By IESE Insight
Real estate is not primarily about location anymore. Increasingly what count are the timing of the business cycle and the property’s marketability.
Think about it: many investments made at the peak of the real estate bubble were disastrous, regardless of having great locations, while investments made at the bottom of the cycle generated big returns, despite the properties not always being in the best locations.
Moreover, the recovery of the real estate market since the last crash has greatly depended on the optimal use of each building, based on quality standards, design innovations, technological offerings, user experiences and energy efficiencies. Such factors have been decisive in affecting the assets’ valuation and profitability.
These are key points highlighted in Timing, Marketability and Location: The New Real Estate Paradigm, a new book by IESE professor Carles Vergara and Joan Gutés, founding partner of ßQuantium, a real estate advisory firm.
In the first part of the book, the authors present a practical, seven-step method for analyzing real estate assets which takes into account timing and marketability in addition to location.
Then, they detail five standard valuation methods used by the real estate industry, showing the effect of timing, marketability and location on assets. These are: the sales comparison method; the capitalized net operating income method (direct capitalization); the discounted cash flow method; the residual method; and the business valuation method. These methods generally rely on using comparable data or one’s own assumptions — or sometimes a combination of both — to project ROA.

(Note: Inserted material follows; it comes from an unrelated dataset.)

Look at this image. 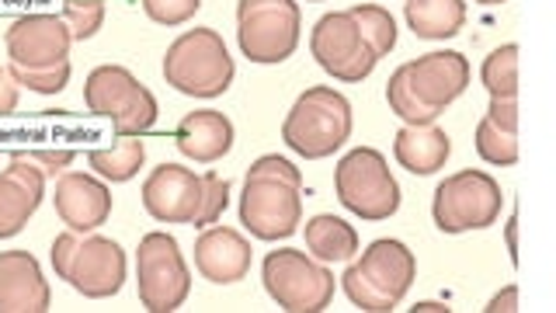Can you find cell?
<instances>
[{"label": "cell", "mask_w": 556, "mask_h": 313, "mask_svg": "<svg viewBox=\"0 0 556 313\" xmlns=\"http://www.w3.org/2000/svg\"><path fill=\"white\" fill-rule=\"evenodd\" d=\"M240 223L257 240H286L303 223V171L278 153L251 164L240 191Z\"/></svg>", "instance_id": "cell-1"}, {"label": "cell", "mask_w": 556, "mask_h": 313, "mask_svg": "<svg viewBox=\"0 0 556 313\" xmlns=\"http://www.w3.org/2000/svg\"><path fill=\"white\" fill-rule=\"evenodd\" d=\"M417 278V258L404 240L379 237L348 261L341 289L362 313H390L404 303Z\"/></svg>", "instance_id": "cell-2"}, {"label": "cell", "mask_w": 556, "mask_h": 313, "mask_svg": "<svg viewBox=\"0 0 556 313\" xmlns=\"http://www.w3.org/2000/svg\"><path fill=\"white\" fill-rule=\"evenodd\" d=\"M355 129V112L352 101L341 91L327 84L306 87V91L295 98L282 122V139L292 153L306 156V161H324V156L338 153L348 136Z\"/></svg>", "instance_id": "cell-3"}, {"label": "cell", "mask_w": 556, "mask_h": 313, "mask_svg": "<svg viewBox=\"0 0 556 313\" xmlns=\"http://www.w3.org/2000/svg\"><path fill=\"white\" fill-rule=\"evenodd\" d=\"M49 261L56 278L77 289L84 300H109L126 283V251L112 237L66 230L52 240Z\"/></svg>", "instance_id": "cell-4"}, {"label": "cell", "mask_w": 556, "mask_h": 313, "mask_svg": "<svg viewBox=\"0 0 556 313\" xmlns=\"http://www.w3.org/2000/svg\"><path fill=\"white\" fill-rule=\"evenodd\" d=\"M233 57L216 28H188L164 52V80L188 98H219L233 84Z\"/></svg>", "instance_id": "cell-5"}, {"label": "cell", "mask_w": 556, "mask_h": 313, "mask_svg": "<svg viewBox=\"0 0 556 313\" xmlns=\"http://www.w3.org/2000/svg\"><path fill=\"white\" fill-rule=\"evenodd\" d=\"M265 292L289 313H324L334 303V272L306 251L278 248L261 261Z\"/></svg>", "instance_id": "cell-6"}, {"label": "cell", "mask_w": 556, "mask_h": 313, "mask_svg": "<svg viewBox=\"0 0 556 313\" xmlns=\"http://www.w3.org/2000/svg\"><path fill=\"white\" fill-rule=\"evenodd\" d=\"M504 191L494 174L466 167L448 174V178L434 188L431 199V220L442 234H469L486 230L501 220Z\"/></svg>", "instance_id": "cell-7"}, {"label": "cell", "mask_w": 556, "mask_h": 313, "mask_svg": "<svg viewBox=\"0 0 556 313\" xmlns=\"http://www.w3.org/2000/svg\"><path fill=\"white\" fill-rule=\"evenodd\" d=\"M338 202L365 223H382L400 209V185L387 156L372 147H355L334 167Z\"/></svg>", "instance_id": "cell-8"}, {"label": "cell", "mask_w": 556, "mask_h": 313, "mask_svg": "<svg viewBox=\"0 0 556 313\" xmlns=\"http://www.w3.org/2000/svg\"><path fill=\"white\" fill-rule=\"evenodd\" d=\"M87 112L112 118L118 136H147L156 122V98L147 84H139L126 66H94L84 80Z\"/></svg>", "instance_id": "cell-9"}, {"label": "cell", "mask_w": 556, "mask_h": 313, "mask_svg": "<svg viewBox=\"0 0 556 313\" xmlns=\"http://www.w3.org/2000/svg\"><path fill=\"white\" fill-rule=\"evenodd\" d=\"M303 35V14L295 0H240L237 42L251 63H286Z\"/></svg>", "instance_id": "cell-10"}, {"label": "cell", "mask_w": 556, "mask_h": 313, "mask_svg": "<svg viewBox=\"0 0 556 313\" xmlns=\"http://www.w3.org/2000/svg\"><path fill=\"white\" fill-rule=\"evenodd\" d=\"M136 286L139 303L150 313H174L181 310L191 292V272L178 240L164 230H153L139 240L136 248Z\"/></svg>", "instance_id": "cell-11"}, {"label": "cell", "mask_w": 556, "mask_h": 313, "mask_svg": "<svg viewBox=\"0 0 556 313\" xmlns=\"http://www.w3.org/2000/svg\"><path fill=\"white\" fill-rule=\"evenodd\" d=\"M309 52L320 63L324 74L344 84H362L372 74L379 57L372 52L369 39L355 25L352 11H330L309 32Z\"/></svg>", "instance_id": "cell-12"}, {"label": "cell", "mask_w": 556, "mask_h": 313, "mask_svg": "<svg viewBox=\"0 0 556 313\" xmlns=\"http://www.w3.org/2000/svg\"><path fill=\"white\" fill-rule=\"evenodd\" d=\"M143 209L156 223H185L202 230L205 178L181 164H161L143 181Z\"/></svg>", "instance_id": "cell-13"}, {"label": "cell", "mask_w": 556, "mask_h": 313, "mask_svg": "<svg viewBox=\"0 0 556 313\" xmlns=\"http://www.w3.org/2000/svg\"><path fill=\"white\" fill-rule=\"evenodd\" d=\"M469 77H473L469 74V60L456 49L425 52V57L404 63V80L410 87V95L434 115H442L466 91Z\"/></svg>", "instance_id": "cell-14"}, {"label": "cell", "mask_w": 556, "mask_h": 313, "mask_svg": "<svg viewBox=\"0 0 556 313\" xmlns=\"http://www.w3.org/2000/svg\"><path fill=\"white\" fill-rule=\"evenodd\" d=\"M70 28L56 14H22L4 32L8 60L17 66H52L70 57Z\"/></svg>", "instance_id": "cell-15"}, {"label": "cell", "mask_w": 556, "mask_h": 313, "mask_svg": "<svg viewBox=\"0 0 556 313\" xmlns=\"http://www.w3.org/2000/svg\"><path fill=\"white\" fill-rule=\"evenodd\" d=\"M52 202H56V216L66 223V230H74V234H94L98 226L109 223L112 205H115L109 185L84 171H63L56 178Z\"/></svg>", "instance_id": "cell-16"}, {"label": "cell", "mask_w": 556, "mask_h": 313, "mask_svg": "<svg viewBox=\"0 0 556 313\" xmlns=\"http://www.w3.org/2000/svg\"><path fill=\"white\" fill-rule=\"evenodd\" d=\"M251 240L233 226H205V234L195 240V268L213 286H233L251 272Z\"/></svg>", "instance_id": "cell-17"}, {"label": "cell", "mask_w": 556, "mask_h": 313, "mask_svg": "<svg viewBox=\"0 0 556 313\" xmlns=\"http://www.w3.org/2000/svg\"><path fill=\"white\" fill-rule=\"evenodd\" d=\"M52 289L31 251H0V313H46Z\"/></svg>", "instance_id": "cell-18"}, {"label": "cell", "mask_w": 556, "mask_h": 313, "mask_svg": "<svg viewBox=\"0 0 556 313\" xmlns=\"http://www.w3.org/2000/svg\"><path fill=\"white\" fill-rule=\"evenodd\" d=\"M46 199V178L39 167H31L22 156H11V164L0 174V240L17 237L35 216V209Z\"/></svg>", "instance_id": "cell-19"}, {"label": "cell", "mask_w": 556, "mask_h": 313, "mask_svg": "<svg viewBox=\"0 0 556 313\" xmlns=\"http://www.w3.org/2000/svg\"><path fill=\"white\" fill-rule=\"evenodd\" d=\"M174 147L195 164H216L233 150V122L216 109L188 112L174 129Z\"/></svg>", "instance_id": "cell-20"}, {"label": "cell", "mask_w": 556, "mask_h": 313, "mask_svg": "<svg viewBox=\"0 0 556 313\" xmlns=\"http://www.w3.org/2000/svg\"><path fill=\"white\" fill-rule=\"evenodd\" d=\"M452 153V139L445 129H439L431 122V126H404L396 136H393V156L396 164L410 171V174H421V178H428V174L442 171L445 161Z\"/></svg>", "instance_id": "cell-21"}, {"label": "cell", "mask_w": 556, "mask_h": 313, "mask_svg": "<svg viewBox=\"0 0 556 313\" xmlns=\"http://www.w3.org/2000/svg\"><path fill=\"white\" fill-rule=\"evenodd\" d=\"M404 17L417 39L445 42L466 25V0H404Z\"/></svg>", "instance_id": "cell-22"}, {"label": "cell", "mask_w": 556, "mask_h": 313, "mask_svg": "<svg viewBox=\"0 0 556 313\" xmlns=\"http://www.w3.org/2000/svg\"><path fill=\"white\" fill-rule=\"evenodd\" d=\"M358 230L348 220L334 213H320L306 220V254H313L324 265L334 261H352L358 254Z\"/></svg>", "instance_id": "cell-23"}, {"label": "cell", "mask_w": 556, "mask_h": 313, "mask_svg": "<svg viewBox=\"0 0 556 313\" xmlns=\"http://www.w3.org/2000/svg\"><path fill=\"white\" fill-rule=\"evenodd\" d=\"M147 161V147H143V136H122L118 143L112 147H101L87 153V164L94 167L98 178L122 185V181H132L139 167Z\"/></svg>", "instance_id": "cell-24"}, {"label": "cell", "mask_w": 556, "mask_h": 313, "mask_svg": "<svg viewBox=\"0 0 556 313\" xmlns=\"http://www.w3.org/2000/svg\"><path fill=\"white\" fill-rule=\"evenodd\" d=\"M480 80L491 98H518V46H497L480 66Z\"/></svg>", "instance_id": "cell-25"}, {"label": "cell", "mask_w": 556, "mask_h": 313, "mask_svg": "<svg viewBox=\"0 0 556 313\" xmlns=\"http://www.w3.org/2000/svg\"><path fill=\"white\" fill-rule=\"evenodd\" d=\"M473 147H477L483 164H494V167H511V164H518V133L497 126V122L486 118V115L477 122Z\"/></svg>", "instance_id": "cell-26"}, {"label": "cell", "mask_w": 556, "mask_h": 313, "mask_svg": "<svg viewBox=\"0 0 556 313\" xmlns=\"http://www.w3.org/2000/svg\"><path fill=\"white\" fill-rule=\"evenodd\" d=\"M352 17H355V25L362 28L365 39H369L376 57L379 60L390 57L393 46H396V22H393V14L387 8H379V4H355Z\"/></svg>", "instance_id": "cell-27"}, {"label": "cell", "mask_w": 556, "mask_h": 313, "mask_svg": "<svg viewBox=\"0 0 556 313\" xmlns=\"http://www.w3.org/2000/svg\"><path fill=\"white\" fill-rule=\"evenodd\" d=\"M387 104H390V112L396 118H404V126H431V122L439 118L431 109H425V104L410 95V87L404 80V66L393 70V77L387 80Z\"/></svg>", "instance_id": "cell-28"}, {"label": "cell", "mask_w": 556, "mask_h": 313, "mask_svg": "<svg viewBox=\"0 0 556 313\" xmlns=\"http://www.w3.org/2000/svg\"><path fill=\"white\" fill-rule=\"evenodd\" d=\"M11 77L17 80V87H28L35 95H60L70 84V60L52 63V66H17L11 63Z\"/></svg>", "instance_id": "cell-29"}, {"label": "cell", "mask_w": 556, "mask_h": 313, "mask_svg": "<svg viewBox=\"0 0 556 313\" xmlns=\"http://www.w3.org/2000/svg\"><path fill=\"white\" fill-rule=\"evenodd\" d=\"M63 22L70 28V39H94L104 25V0H66Z\"/></svg>", "instance_id": "cell-30"}, {"label": "cell", "mask_w": 556, "mask_h": 313, "mask_svg": "<svg viewBox=\"0 0 556 313\" xmlns=\"http://www.w3.org/2000/svg\"><path fill=\"white\" fill-rule=\"evenodd\" d=\"M202 0H143V11L150 22L156 25H167V28H178L185 22L199 14Z\"/></svg>", "instance_id": "cell-31"}, {"label": "cell", "mask_w": 556, "mask_h": 313, "mask_svg": "<svg viewBox=\"0 0 556 313\" xmlns=\"http://www.w3.org/2000/svg\"><path fill=\"white\" fill-rule=\"evenodd\" d=\"M202 178H205V213H202V230H205V226L219 223L226 205H230V181L219 178L216 171H205Z\"/></svg>", "instance_id": "cell-32"}, {"label": "cell", "mask_w": 556, "mask_h": 313, "mask_svg": "<svg viewBox=\"0 0 556 313\" xmlns=\"http://www.w3.org/2000/svg\"><path fill=\"white\" fill-rule=\"evenodd\" d=\"M14 156H22V161H28L31 167H39L42 178H52V181L74 164V150H28V153H14Z\"/></svg>", "instance_id": "cell-33"}, {"label": "cell", "mask_w": 556, "mask_h": 313, "mask_svg": "<svg viewBox=\"0 0 556 313\" xmlns=\"http://www.w3.org/2000/svg\"><path fill=\"white\" fill-rule=\"evenodd\" d=\"M486 118H494L497 126L518 133V98H491V104H486Z\"/></svg>", "instance_id": "cell-34"}, {"label": "cell", "mask_w": 556, "mask_h": 313, "mask_svg": "<svg viewBox=\"0 0 556 313\" xmlns=\"http://www.w3.org/2000/svg\"><path fill=\"white\" fill-rule=\"evenodd\" d=\"M17 109V80L11 77L8 66H0V118Z\"/></svg>", "instance_id": "cell-35"}, {"label": "cell", "mask_w": 556, "mask_h": 313, "mask_svg": "<svg viewBox=\"0 0 556 313\" xmlns=\"http://www.w3.org/2000/svg\"><path fill=\"white\" fill-rule=\"evenodd\" d=\"M486 313H515L518 310V286H508V289H501L491 303L483 306Z\"/></svg>", "instance_id": "cell-36"}, {"label": "cell", "mask_w": 556, "mask_h": 313, "mask_svg": "<svg viewBox=\"0 0 556 313\" xmlns=\"http://www.w3.org/2000/svg\"><path fill=\"white\" fill-rule=\"evenodd\" d=\"M518 216L508 220V230H504V237H508V254H511V265H518Z\"/></svg>", "instance_id": "cell-37"}, {"label": "cell", "mask_w": 556, "mask_h": 313, "mask_svg": "<svg viewBox=\"0 0 556 313\" xmlns=\"http://www.w3.org/2000/svg\"><path fill=\"white\" fill-rule=\"evenodd\" d=\"M414 310H421V313H428V310H448V306H442V303H417Z\"/></svg>", "instance_id": "cell-38"}, {"label": "cell", "mask_w": 556, "mask_h": 313, "mask_svg": "<svg viewBox=\"0 0 556 313\" xmlns=\"http://www.w3.org/2000/svg\"><path fill=\"white\" fill-rule=\"evenodd\" d=\"M477 4H486V8H491V4H504V0H477Z\"/></svg>", "instance_id": "cell-39"}, {"label": "cell", "mask_w": 556, "mask_h": 313, "mask_svg": "<svg viewBox=\"0 0 556 313\" xmlns=\"http://www.w3.org/2000/svg\"><path fill=\"white\" fill-rule=\"evenodd\" d=\"M309 4H320V0H309Z\"/></svg>", "instance_id": "cell-40"}]
</instances>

The second part of the book features real business cases to illustrate the valuation methods and to show the effects of the new paradigm on real estate development and investments in a variety of contexts around the world. So, they strategically and financially analyze a real estate development in Nairobi; buying an apartment in Munich; choosing between retail spaces in London; purchasing an office building in New York; and investing in a hotel in Barcelona.
The book concludes with an appendix that covers basic real estate finance concepts, including the time value of money and explaining different loan types.
Through all this, the authors aim to equip investors and managers with the essential skills they need to analyze and value property in the new real estate context.